On Thursday night, a podcast of the “Joe Rogan Experience” was posted featuring a wide ranging interview of Musk by Rogan that lasted more than two hours on subjects including the difficulty of running a car company, Musk’s other projects including SpaceX and the Boring Company, Artificial Intelligence, the feasibility of electric airplanes, flame-throwers, and Musk’s vision of his own place in human history. They even sipped whiskey as they chatted.

Then came the marijuana part.

At just over two hours into the interview, Rogan, a vocal supporter of the legalization and use of marijuana produced what he called a “blunt” – a mix of marijuana and tobacco in a small cigar wrapper.
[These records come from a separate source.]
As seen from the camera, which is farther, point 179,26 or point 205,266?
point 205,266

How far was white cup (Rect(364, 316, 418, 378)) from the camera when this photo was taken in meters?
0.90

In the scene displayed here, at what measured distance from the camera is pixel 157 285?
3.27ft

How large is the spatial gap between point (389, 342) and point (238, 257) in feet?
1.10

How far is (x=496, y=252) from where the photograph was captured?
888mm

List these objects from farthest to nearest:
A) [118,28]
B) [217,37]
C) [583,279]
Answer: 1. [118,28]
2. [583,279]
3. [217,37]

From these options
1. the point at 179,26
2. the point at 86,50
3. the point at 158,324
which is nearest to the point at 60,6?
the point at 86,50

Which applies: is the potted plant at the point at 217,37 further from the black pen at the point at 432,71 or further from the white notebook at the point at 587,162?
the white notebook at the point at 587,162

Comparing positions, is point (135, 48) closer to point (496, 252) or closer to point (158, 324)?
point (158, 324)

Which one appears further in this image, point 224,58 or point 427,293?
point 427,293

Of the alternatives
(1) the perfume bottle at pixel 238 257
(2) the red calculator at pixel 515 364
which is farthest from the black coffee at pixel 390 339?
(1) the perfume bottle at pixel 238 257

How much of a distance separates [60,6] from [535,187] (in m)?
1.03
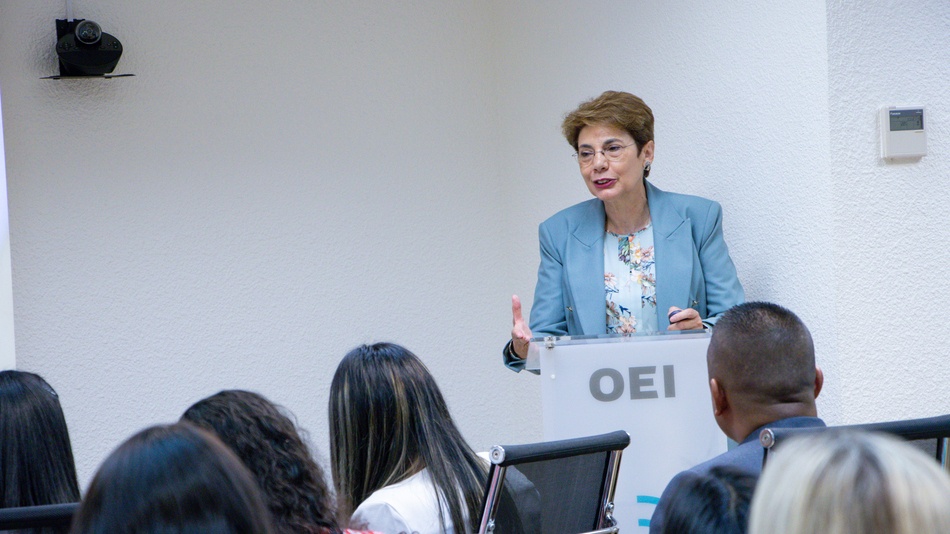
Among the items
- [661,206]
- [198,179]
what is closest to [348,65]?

Rogan lit the blunt and smoked some of it himself before commenting to Musk, “You probably can’t… because of the stockholders, huh?” Musk expressed some confusion about what Rogan was actually even holding before asking if it was legal (the show was filmed in California where consumption of cannabis is in fact legal) and then appeared to smoke some of it himself.

Musk took one puff, handed it back and the discussion continued. Though his consumption appeared to be very limited, most viewers were shocked to see the CEO of a public company consuming narcotics in a public forum. It’s completely uncharted territory.

What Was He Thinking?

Here’s another one of those questions that we won’t know the answer to for a while, and it’s a big one: Did Musk act this way because he’s literally coming unglued and no longer conforms to social norms, especially as they apply to the visible head of a public company? Or is Musk now so confident in Tesla’s likelihood of success in the near-term with production of the Model 3 that he feels that he can do anything he wants without harming the long-term prospects of the company?

It’s definitely another chapter in the storied history of Musk doing something at least partly because he’s been told he can’t.

Last month, we posited the question, “Is Elon Musk Crazy, or Crazy Like a Fox?” and unfortunately we’re no closer to understanding the answer now than we were then. Judging by the market reaction to these attest developments, investors seem to be leaning toward the former.